• [TASK STATEMENT] Print again, word for word, all of the records below, and leave the pictures out.

• [RECORDS SHOWN]
Segment Open

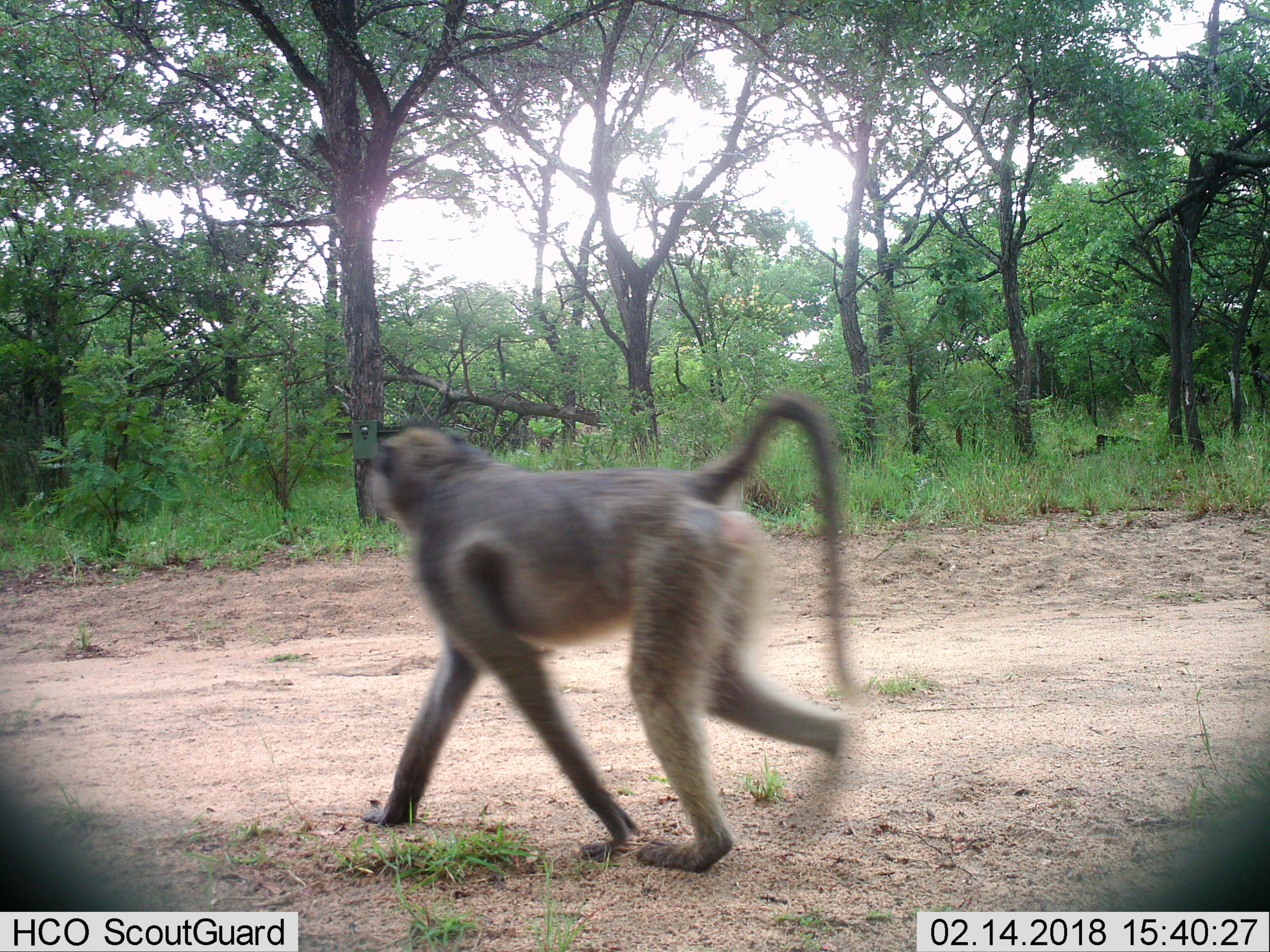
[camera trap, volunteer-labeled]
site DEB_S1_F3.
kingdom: Animalia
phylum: Chordata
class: Mammalia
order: Primates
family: Cercopithecidae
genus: Papio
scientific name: Papio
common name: baboon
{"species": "baboon (Papio)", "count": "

Segment Closed

• [SOLUTION TO THIS TASK]
[camera trap, volunteer-labeled]
site DEB_S1_F3.
kingdom: Animalia
phylum: Chordata
class: Mammalia
order: Primates
family: Cercopithecidae
genus: Papio
scientific name: Papio
common name: baboon
{"species": "baboon (Papio)", "count": "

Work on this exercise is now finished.